* [EXERCISE DIRECTIONS] The reply should contain the full listing exactly as written and no pictures at all.

* [DATA FOR THE TASK]
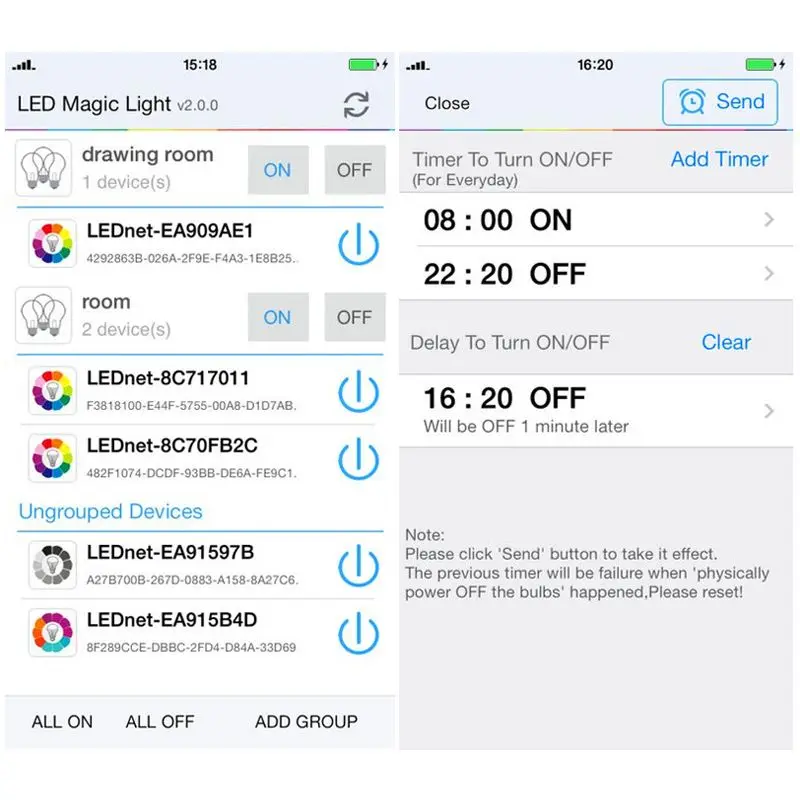 15:18

LED Magic Light v2.0.0

drawing room
1 device(s)
ON OFF

LEDnet-EA909AE1
4292863B-026A-2F9E-F4A3-1E8B25..

room
2 device(s)
ON OFF

LEDnet-8C717011
F3818100-E44F-5755-00A8-D1D7AB.

LEDnet-8C70FB2C
482F1074-DCDF-93BB-DE6A-FE9C1.

Ungrouped Devices

LEDnet-EA91597B
A27B700B-267D-0883-A158-8A27C6.

LEDnet-EA915B4D
8F289CCE-DBBC-2FD4-D84A-33D69

ALL ON ALL OFF ADD GROUP

16:20

Close Send

Timer To Turn ON/OFF
(For Everyday)
Add Timer

08 : 00 ON

22 : 20 OFF

Delay To Turn ON/OFF Clear

16 : 20 OFF
Will be OFF 1 minute later

Note:
Please click 'Send' button to take it effect.
The previous timer will be failure when 'physically power OFF the bulbs' happened,Please reset!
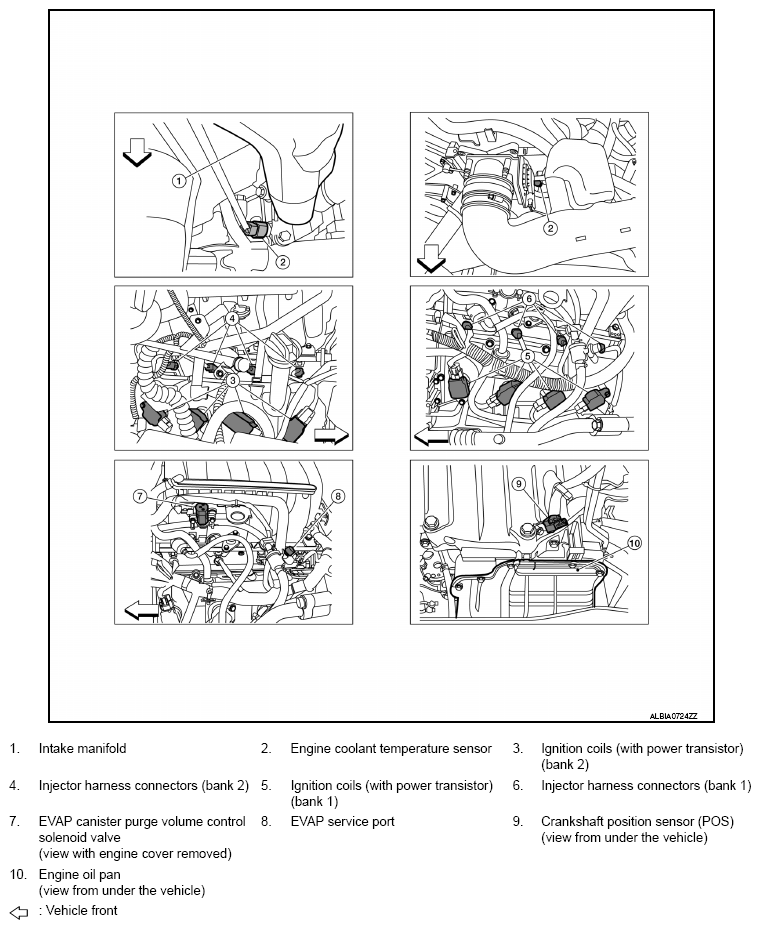 1
2
2
4
3
6
5
7
8
9
10
ALBIA0724ZZ

1. Intake manifold
2. Engine coolant temperature sensor
3. Ignition coils (with power transistor) (bank 2)
4. Injector harness connectors (bank 2)
5. Ignition coils (with power transistor) (bank 1)
6. Injector harness connectors (bank 1)
7. EVAP canister purge volume control solenoid valve (view with engine cover removed)
8. EVAP service port
9. Crankshaft position sensor (POS) (view from under the vehicle)
10. Engine oil pan (view from under the vehicle)

: Vehicle front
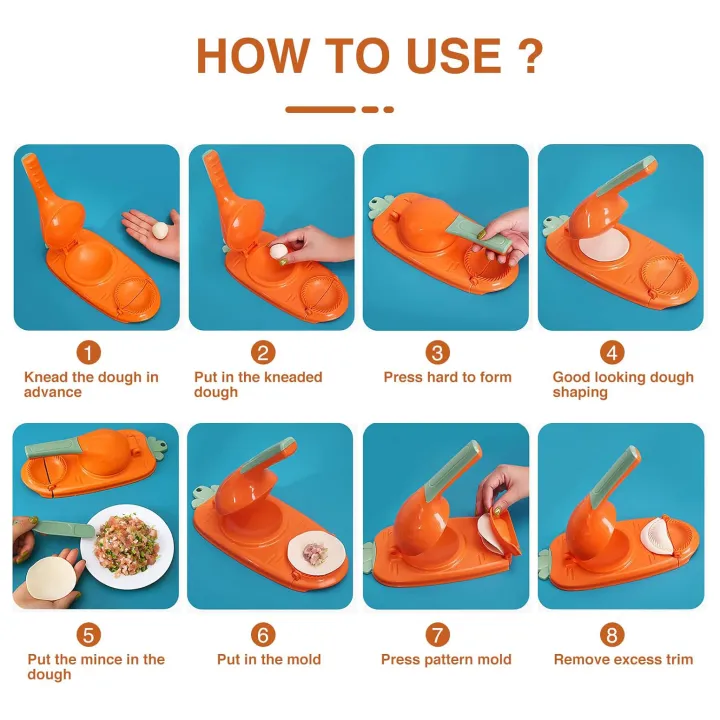 HOW TO USE ?

1
Knead the dough in advance

2
Put in the kneaded dough

3
Press hard to form

4
Good looking dough shaping

5
Put the mince in the dough

6
Put in the mold

7
Press pattern mold

8
Remove excess trim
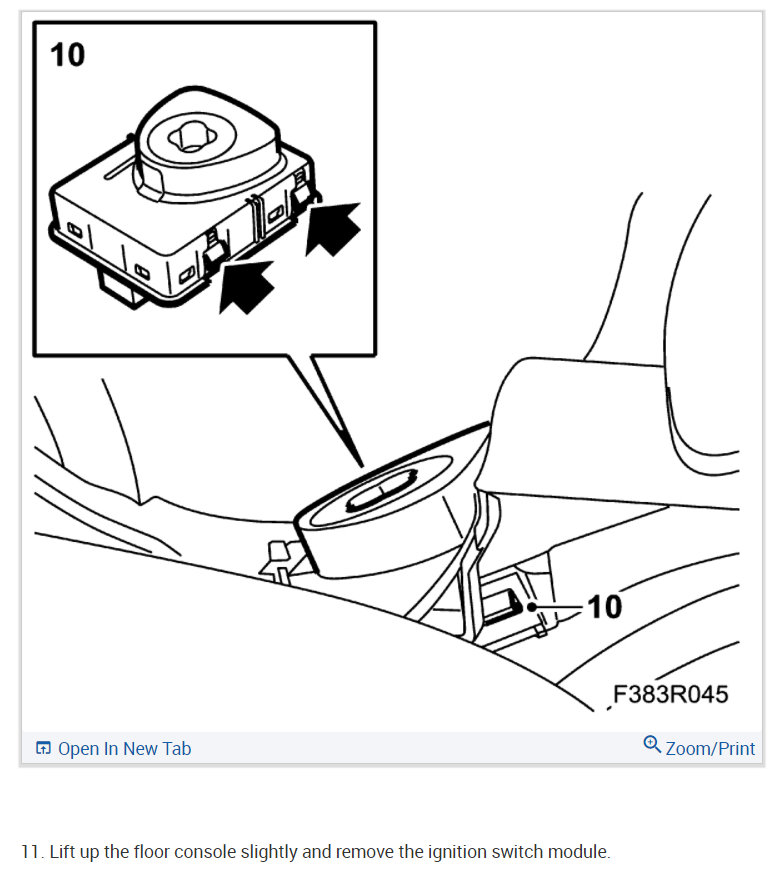 10

10

F383R045

Open In New Tab

Zoom/Print

11. Lift up the floor console slightly and remove the ignition switch module.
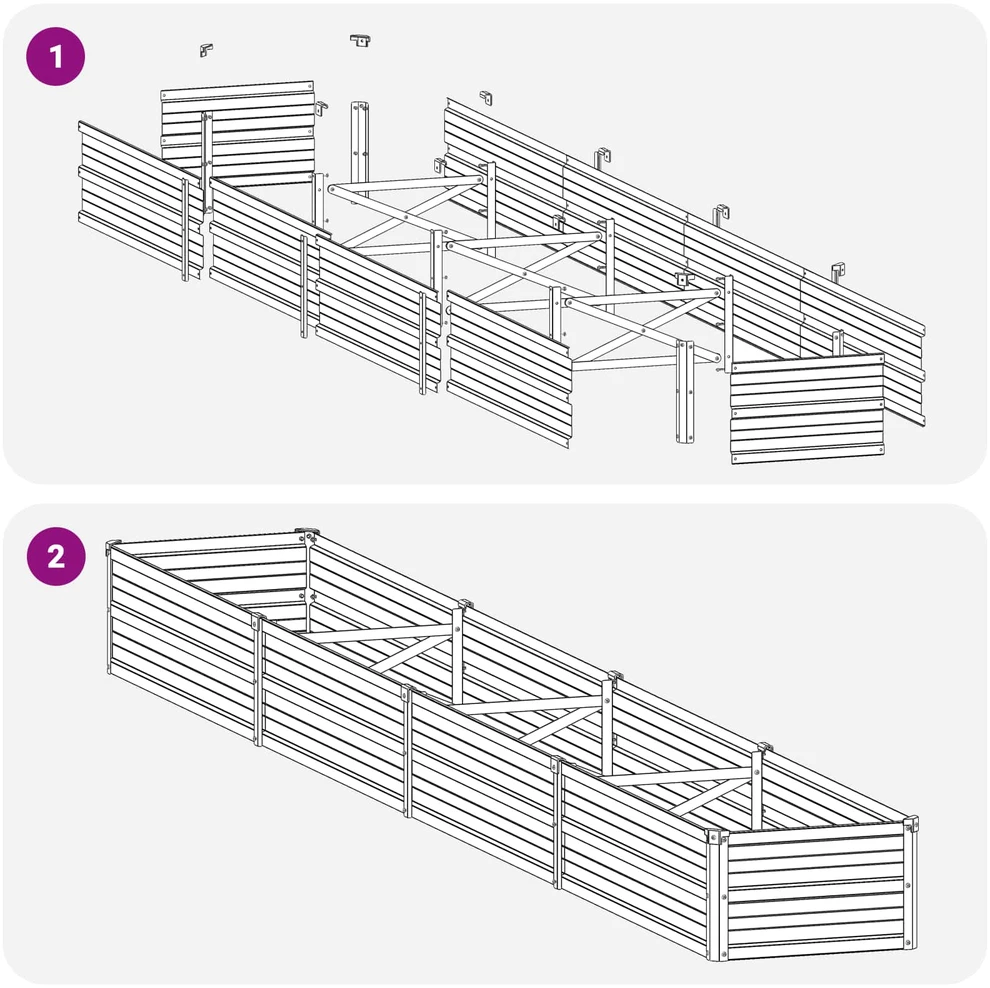 1

2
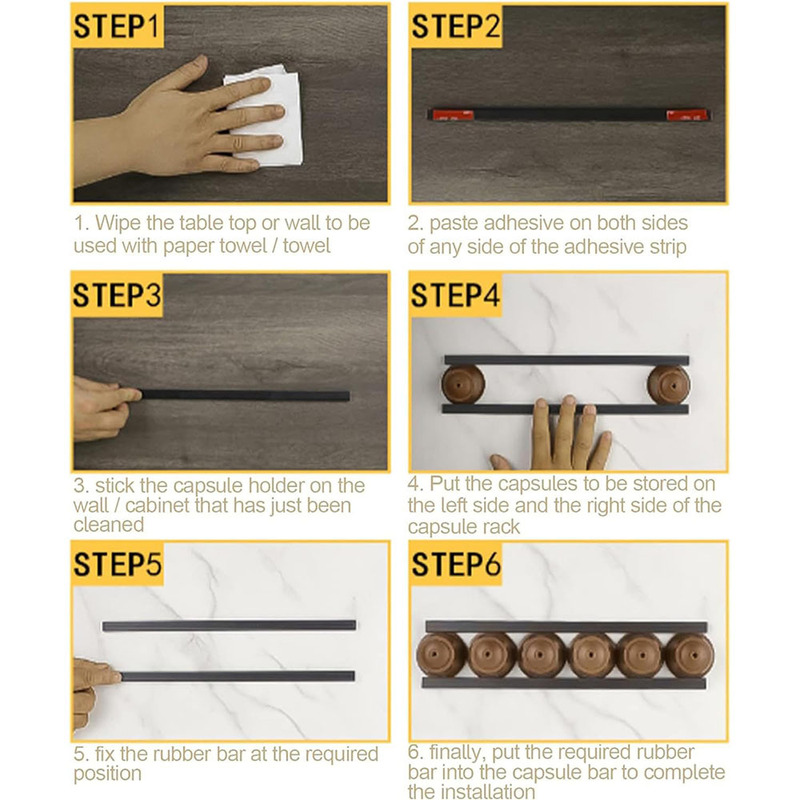 STEP1

1. Wipe the table top or wall to be used with paper towel / towel

STEP2

2. paste adhesive on both sides of any side of the adhesive strip

STEP3

3. stick the capsule holder on the wall / cabinet that has just been cleaned

STEP4

4. Put the capsules to be stored on the left side and the right side of the capsule rack

STEP5

5. fix the rubber bar at the required position

STEP6

6. finally, put the required rubber bar into the capsule bar to complete the installation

* [RESULT]
 15:18

LED Magic Light v2.0.0

drawing room
1 device(s)
ON OFF

LEDnet-EA909AE1
4292863B-026A-2F9E-F4A3-1E8B25..

room
2 device(s)
ON OFF

LEDnet-8C717011
F3818100-E44F-5755-00A8-D1D7AB.

LEDnet-8C70FB2C
482F1074-DCDF-93BB-DE6A-FE9C1.

Ungrouped Devices

LEDnet-EA91597B
A27B700B-267D-0883-A158-8A27C6.

LEDnet-EA915B4D
8F289CCE-DBBC-2FD4-D84A-33D69

ALL ON ALL OFF ADD GROUP

16:20

Close Send

Timer To Turn ON/OFF
(For Everyday)
Add Timer

08 : 00 ON

22 : 20 OFF

Delay To Turn ON/OFF Clear

16 : 20 OFF
Will be OFF 1 minute later

Note:
Please click 'Send' button to take it effect.
The previous timer will be failure when 'physically power OFF the bulbs' happened,Please reset!
 1
2
2
4
3
6
5
7
8
9
10
ALBIA0724ZZ

1. Intake manifold
2. Engine coolant temperature sensor
3. Ignition coils (with power transistor) (bank 2)
4. Injector harness connectors (bank 2)
5. Ignition coils (with power transistor) (bank 1)
6. Injector harness connectors (bank 1)
7. EVAP canister purge volume control solenoid valve (view with engine cover removed)
8. EVAP service port
9. Crankshaft position sensor (POS) (view from under the vehicle)
10. Engine oil pan (view from under the vehicle)

: Vehicle front
 HOW TO USE ?

1
Knead the dough in advance

2
Put in the kneaded dough

3
Press hard to form

4
Good looking dough shaping

5
Put the mince in the dough

6
Put in the mold

7
Press pattern mold

8
Remove excess trim
 10

10

F383R045

Open In New Tab

Zoom/Print

11. Lift up the floor console slightly and remove the ignition switch module.
 1

2
 STEP1

1. Wipe the table top or wall to be used with paper towel / towel

STEP2

2. paste adhesive on both sides of any side of the adhesive strip

STEP3

3. stick the capsule holder on the wall / cabinet that has just been cleaned

STEP4

4. Put the capsules to be stored on the left side and the right side of the capsule rack

STEP5

5. fix the rubber bar at the required position

STEP6

6. finally, put the required rubber bar into the capsule bar to complete the installation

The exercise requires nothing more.